-------- 使えるデータ --------

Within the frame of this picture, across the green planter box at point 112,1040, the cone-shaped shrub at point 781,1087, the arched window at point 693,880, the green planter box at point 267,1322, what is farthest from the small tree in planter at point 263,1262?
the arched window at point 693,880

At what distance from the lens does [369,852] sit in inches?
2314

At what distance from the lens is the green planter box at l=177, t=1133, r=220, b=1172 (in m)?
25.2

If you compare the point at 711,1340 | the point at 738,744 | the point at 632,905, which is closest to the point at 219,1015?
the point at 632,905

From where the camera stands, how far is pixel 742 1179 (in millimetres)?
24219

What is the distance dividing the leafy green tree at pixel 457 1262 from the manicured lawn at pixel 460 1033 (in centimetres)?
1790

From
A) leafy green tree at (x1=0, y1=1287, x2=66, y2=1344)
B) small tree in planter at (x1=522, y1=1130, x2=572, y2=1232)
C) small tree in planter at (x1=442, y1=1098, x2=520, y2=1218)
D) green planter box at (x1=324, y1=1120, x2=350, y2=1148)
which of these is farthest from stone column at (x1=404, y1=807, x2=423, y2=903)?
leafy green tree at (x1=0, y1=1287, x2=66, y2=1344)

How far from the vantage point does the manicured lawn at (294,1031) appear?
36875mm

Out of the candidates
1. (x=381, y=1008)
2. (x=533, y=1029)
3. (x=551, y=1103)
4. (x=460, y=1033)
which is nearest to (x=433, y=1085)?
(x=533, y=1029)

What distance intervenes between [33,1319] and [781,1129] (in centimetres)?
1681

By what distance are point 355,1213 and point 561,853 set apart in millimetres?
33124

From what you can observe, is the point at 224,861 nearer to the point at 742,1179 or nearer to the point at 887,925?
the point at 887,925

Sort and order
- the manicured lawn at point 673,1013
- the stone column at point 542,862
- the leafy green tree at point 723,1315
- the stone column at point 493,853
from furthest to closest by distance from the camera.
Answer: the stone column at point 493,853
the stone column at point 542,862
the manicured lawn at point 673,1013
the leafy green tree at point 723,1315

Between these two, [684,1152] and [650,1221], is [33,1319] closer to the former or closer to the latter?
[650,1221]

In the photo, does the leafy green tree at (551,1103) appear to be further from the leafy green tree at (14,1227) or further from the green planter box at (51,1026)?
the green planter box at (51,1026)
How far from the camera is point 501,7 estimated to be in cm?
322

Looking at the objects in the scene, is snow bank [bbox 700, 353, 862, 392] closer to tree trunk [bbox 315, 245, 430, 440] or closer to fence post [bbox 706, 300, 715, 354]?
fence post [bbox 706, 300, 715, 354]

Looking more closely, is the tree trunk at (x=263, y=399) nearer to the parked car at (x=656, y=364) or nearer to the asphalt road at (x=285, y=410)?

--------

課題の内容 ▸ 上の行を全部、空行は抜いて番号付きリストに書き直してください。

解答結果 ▸
1. Within the frame of this picture, across the green planter box at point 112,1040, the cone-shaped shrub at point 781,1087, the arched window at point 693,880, the green planter box at point 267,1322, what is farthest from the small tree in planter at point 263,1262?
2. the arched window at point 693,880
3. At what distance from the lens does [369,852] sit in inches?
4. 2314
5. At what distance from the lens is the green planter box at l=177, t=1133, r=220, b=1172 (in m)?
6. 25.2
7. If you compare the point at 711,1340 | the point at 738,744 | the point at 632,905, which is closest to the point at 219,1015?
8. the point at 632,905
9. From where the camera stands, how far is pixel 742 1179 (in millimetres)?
10. 24219
11. What is the distance dividing the leafy green tree at pixel 457 1262 from the manicured lawn at pixel 460 1033 (in centimetres)?
12. 1790
13. From
14. A) leafy green tree at (x1=0, y1=1287, x2=66, y2=1344)
15. B) small tree in planter at (x1=522, y1=1130, x2=572, y2=1232)
16. C) small tree in planter at (x1=442, y1=1098, x2=520, y2=1218)
17. D) green planter box at (x1=324, y1=1120, x2=350, y2=1148)
18. which of these is farthest from stone column at (x1=404, y1=807, x2=423, y2=903)?
19. leafy green tree at (x1=0, y1=1287, x2=66, y2=1344)
20. How far from the vantage point does the manicured lawn at (294,1031) appear?
21. 36875mm
22. Out of the candidates
23. 1. (x=381, y=1008)
24. 2. (x=533, y=1029)
25. 3. (x=551, y=1103)
26. 4. (x=460, y=1033)
27. which is nearest to (x=433, y=1085)?
28. (x=533, y=1029)
29. What distance intervenes between [33,1319] and [781,1129] (in centimetres)?
30. 1681
31. By what distance are point 355,1213 and point 561,853 set apart in millimetres?
32. 33124
33. From what you can observe, is the point at 224,861 nearer to the point at 742,1179 or nearer to the point at 887,925?
34. the point at 887,925
35. Sort and order
36. - the manicured lawn at point 673,1013
37. - the stone column at point 542,862
38. - the leafy green tree at point 723,1315
39. - the stone column at point 493,853
40. from furthest to closest by distance from the camera.
41. Answer: the stone column at point 493,853
42. the stone column at point 542,862
43. the manicured lawn at point 673,1013
44. the leafy green tree at point 723,1315
45. Between these two, [684,1152] and [650,1221], is [33,1319] closer to the former or closer to the latter?
46. [650,1221]
47. In the photo, does the leafy green tree at (551,1103) appear to be further from the leafy green tree at (14,1227) or further from the green planter box at (51,1026)?
48. the green planter box at (51,1026)
49. How far from the camera is point 501,7 estimated to be in cm?
50. 322
51. Looking at the objects in the scene, is snow bank [bbox 700, 353, 862, 392] closer to tree trunk [bbox 315, 245, 430, 440] or closer to fence post [bbox 706, 300, 715, 354]?
52. fence post [bbox 706, 300, 715, 354]
53. Looking more closely, is the tree trunk at (x=263, y=399) nearer to the parked car at (x=656, y=364) or nearer to the asphalt road at (x=285, y=410)?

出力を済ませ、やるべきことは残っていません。